CAN ALTAY
BEEN WAITING FOR THE RAIN TO FLOW
Arcade and Flat Time House are pleased to present a new exhibition with Can Altay (b, TR 1975). For over two decades, Altay has been addressing how we live together and how we inhabit the built environment and the planet through his investigations into the politics of everyday life, public space, urban ecologies, and artistic action. Altay often produces ‘settings’ that open themselves to common use and act as sites of collective production. A recurring area of exploration is the inhabitation of infrastructural spaces. Recently, he has been working on instruments and speculations around access to water, tapping into visible and not-so-visible flows in the city. This exhibition brings together these recent explorations on water, flow, and circulation, taking its organisational cues from how John Latham structured and defined the various interconnecting spaces of Flat Time House.
In the first gallery, The Mind, the 4-channel video ensemble Mississippi Steppes (2024), opens the exhibition and marks a preoccupation with ‘flows’ and transitioning states. The videos include various shots of waves, flows, and infrastructure on a river, hinting at a kind of abundance as well a sense of control and extraction. This is also implied by reference to a contrasting eco-region, the ‘steppe’, within the installation’s title.

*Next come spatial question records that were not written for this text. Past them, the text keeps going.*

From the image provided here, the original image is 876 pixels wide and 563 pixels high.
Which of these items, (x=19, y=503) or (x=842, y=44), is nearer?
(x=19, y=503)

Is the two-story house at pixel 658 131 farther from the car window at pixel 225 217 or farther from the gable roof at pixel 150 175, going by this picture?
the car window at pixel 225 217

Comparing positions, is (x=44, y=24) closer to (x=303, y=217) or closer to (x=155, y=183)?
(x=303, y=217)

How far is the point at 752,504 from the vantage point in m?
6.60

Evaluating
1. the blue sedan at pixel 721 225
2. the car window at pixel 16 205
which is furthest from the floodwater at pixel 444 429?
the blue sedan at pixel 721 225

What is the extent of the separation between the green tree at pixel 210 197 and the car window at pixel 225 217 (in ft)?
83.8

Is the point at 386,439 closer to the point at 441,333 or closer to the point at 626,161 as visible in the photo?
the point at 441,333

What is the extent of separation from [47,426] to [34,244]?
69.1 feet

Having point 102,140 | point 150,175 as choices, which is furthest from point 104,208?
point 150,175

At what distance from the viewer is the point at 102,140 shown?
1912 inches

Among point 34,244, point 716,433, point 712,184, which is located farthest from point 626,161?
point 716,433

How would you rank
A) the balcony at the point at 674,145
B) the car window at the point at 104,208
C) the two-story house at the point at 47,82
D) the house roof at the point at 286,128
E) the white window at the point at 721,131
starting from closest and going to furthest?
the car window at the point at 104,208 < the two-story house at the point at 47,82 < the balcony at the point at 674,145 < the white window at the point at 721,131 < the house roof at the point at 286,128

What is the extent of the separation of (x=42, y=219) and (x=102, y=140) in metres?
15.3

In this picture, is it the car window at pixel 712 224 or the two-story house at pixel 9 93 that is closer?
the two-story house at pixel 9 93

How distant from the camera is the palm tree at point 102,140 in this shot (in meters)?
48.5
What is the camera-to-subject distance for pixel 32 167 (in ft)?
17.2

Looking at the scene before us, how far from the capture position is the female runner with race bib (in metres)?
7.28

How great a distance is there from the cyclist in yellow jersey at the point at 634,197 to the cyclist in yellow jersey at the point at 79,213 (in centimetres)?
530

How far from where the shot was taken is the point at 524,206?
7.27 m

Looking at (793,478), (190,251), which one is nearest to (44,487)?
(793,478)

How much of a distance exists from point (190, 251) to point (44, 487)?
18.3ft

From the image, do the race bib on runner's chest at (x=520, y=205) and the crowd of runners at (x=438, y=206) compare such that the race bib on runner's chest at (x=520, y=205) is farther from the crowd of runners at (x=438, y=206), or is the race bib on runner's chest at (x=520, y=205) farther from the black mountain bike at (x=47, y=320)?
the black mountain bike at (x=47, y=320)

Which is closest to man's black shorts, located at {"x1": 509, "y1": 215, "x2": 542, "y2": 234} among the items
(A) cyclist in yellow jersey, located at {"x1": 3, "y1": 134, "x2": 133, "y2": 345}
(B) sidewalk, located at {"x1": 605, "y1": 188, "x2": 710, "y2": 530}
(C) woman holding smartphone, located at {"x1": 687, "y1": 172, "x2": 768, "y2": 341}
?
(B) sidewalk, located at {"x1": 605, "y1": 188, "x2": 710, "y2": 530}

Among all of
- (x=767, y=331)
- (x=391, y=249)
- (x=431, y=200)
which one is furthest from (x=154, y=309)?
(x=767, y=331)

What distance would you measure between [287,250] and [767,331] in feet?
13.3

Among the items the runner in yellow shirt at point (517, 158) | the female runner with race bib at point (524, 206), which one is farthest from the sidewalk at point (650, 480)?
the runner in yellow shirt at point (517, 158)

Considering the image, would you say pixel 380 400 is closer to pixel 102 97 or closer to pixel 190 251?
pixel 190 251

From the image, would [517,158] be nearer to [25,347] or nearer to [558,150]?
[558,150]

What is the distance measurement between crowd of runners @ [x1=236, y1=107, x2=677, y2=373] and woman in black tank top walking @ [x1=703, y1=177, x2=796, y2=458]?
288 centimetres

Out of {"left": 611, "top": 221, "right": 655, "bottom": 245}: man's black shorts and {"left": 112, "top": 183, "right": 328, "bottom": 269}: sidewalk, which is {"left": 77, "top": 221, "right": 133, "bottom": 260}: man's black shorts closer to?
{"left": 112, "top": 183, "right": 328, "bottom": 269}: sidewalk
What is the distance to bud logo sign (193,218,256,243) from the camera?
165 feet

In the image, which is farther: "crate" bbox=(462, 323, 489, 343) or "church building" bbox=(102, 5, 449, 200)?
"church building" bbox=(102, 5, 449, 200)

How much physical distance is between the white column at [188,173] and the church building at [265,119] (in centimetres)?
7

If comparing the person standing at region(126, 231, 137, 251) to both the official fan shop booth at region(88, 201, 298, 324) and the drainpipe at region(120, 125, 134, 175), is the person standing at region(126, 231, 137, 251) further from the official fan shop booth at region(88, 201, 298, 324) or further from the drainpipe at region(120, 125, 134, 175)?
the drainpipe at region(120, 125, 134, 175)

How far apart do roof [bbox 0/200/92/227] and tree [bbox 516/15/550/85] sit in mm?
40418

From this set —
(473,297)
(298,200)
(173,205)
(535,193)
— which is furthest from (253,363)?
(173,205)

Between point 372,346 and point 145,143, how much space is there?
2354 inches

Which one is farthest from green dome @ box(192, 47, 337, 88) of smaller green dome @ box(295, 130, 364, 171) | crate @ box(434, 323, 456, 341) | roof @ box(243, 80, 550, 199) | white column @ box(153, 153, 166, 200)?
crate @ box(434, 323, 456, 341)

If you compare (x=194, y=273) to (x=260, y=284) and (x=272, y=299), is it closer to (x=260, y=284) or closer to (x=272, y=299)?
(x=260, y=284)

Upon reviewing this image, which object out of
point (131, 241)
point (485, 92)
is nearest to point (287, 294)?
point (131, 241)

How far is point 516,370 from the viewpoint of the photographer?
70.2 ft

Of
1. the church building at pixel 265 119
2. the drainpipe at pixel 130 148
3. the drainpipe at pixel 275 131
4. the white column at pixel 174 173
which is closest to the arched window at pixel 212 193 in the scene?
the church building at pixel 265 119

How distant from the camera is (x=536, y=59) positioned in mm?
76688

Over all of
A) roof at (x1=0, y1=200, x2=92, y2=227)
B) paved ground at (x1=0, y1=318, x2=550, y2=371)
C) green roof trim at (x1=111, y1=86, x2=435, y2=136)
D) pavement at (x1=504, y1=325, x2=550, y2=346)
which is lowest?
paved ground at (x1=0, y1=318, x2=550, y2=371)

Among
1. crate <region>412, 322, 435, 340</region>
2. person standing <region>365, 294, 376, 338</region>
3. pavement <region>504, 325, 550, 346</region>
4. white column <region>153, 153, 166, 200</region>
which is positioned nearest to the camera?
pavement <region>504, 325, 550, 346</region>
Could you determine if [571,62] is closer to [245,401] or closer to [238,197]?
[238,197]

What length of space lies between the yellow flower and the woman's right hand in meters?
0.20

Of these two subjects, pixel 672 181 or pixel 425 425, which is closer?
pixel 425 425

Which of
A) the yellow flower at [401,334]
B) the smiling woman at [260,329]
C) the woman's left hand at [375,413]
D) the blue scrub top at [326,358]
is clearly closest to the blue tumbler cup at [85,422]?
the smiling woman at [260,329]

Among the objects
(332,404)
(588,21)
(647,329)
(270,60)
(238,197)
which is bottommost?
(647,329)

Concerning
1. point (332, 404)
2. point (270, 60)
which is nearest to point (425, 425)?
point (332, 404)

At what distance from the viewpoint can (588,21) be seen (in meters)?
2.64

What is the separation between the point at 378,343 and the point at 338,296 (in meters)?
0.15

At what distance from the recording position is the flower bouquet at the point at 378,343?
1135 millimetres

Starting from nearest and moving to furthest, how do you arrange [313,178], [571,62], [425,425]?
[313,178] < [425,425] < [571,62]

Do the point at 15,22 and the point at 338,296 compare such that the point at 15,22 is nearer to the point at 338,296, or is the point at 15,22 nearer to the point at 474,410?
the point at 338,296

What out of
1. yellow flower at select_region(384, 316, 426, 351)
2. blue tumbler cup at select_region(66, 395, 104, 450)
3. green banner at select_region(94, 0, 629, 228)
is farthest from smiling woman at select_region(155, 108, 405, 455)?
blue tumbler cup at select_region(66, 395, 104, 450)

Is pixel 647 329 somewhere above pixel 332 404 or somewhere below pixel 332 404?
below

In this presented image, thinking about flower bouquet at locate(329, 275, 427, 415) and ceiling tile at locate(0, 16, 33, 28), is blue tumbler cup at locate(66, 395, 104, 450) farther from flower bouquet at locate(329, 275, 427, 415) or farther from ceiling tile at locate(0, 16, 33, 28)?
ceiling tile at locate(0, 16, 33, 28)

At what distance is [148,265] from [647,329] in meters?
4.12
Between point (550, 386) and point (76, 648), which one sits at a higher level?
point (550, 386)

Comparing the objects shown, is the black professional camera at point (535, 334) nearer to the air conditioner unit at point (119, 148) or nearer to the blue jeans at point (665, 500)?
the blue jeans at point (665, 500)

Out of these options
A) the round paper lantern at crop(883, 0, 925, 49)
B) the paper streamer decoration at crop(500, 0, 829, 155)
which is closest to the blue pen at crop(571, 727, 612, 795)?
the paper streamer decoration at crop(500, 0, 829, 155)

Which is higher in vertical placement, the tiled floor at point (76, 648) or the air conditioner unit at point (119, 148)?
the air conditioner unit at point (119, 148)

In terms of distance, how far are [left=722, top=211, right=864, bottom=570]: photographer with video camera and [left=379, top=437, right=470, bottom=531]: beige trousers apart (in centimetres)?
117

Following on, the corridor leading from The Brain to The Hand hosts a sculpture – tunnel vision pipe dream (2024) – made for viewing through. Akin to a contained river or a sewage pipe, the device suggests a more linear movement and flow of water. Visitors are welcome to handle, look through, and return this device to its wall mount.
This sculpture is also employed in the filming of Teenage Sherbourne (2024), a video made from found YouTube footage shot through the tubular viewing device. In the video we follow the eyes of an urban explorer walking through the river Sherbourne that flows under the city of Coventry. This hidden water system, common in many cities where rivers were culverted and hidden from view, often merging with sewerage and other infrastructure, reveals a scenic underbelly where the guts of a city merges with natural water flows. The video also includes parts from the title sequence of 1990s cartoon Teenage Mutant Ninja Turtles, which also takes place in a similar setting: underground sewers where the protagonists dwell and have emerged from.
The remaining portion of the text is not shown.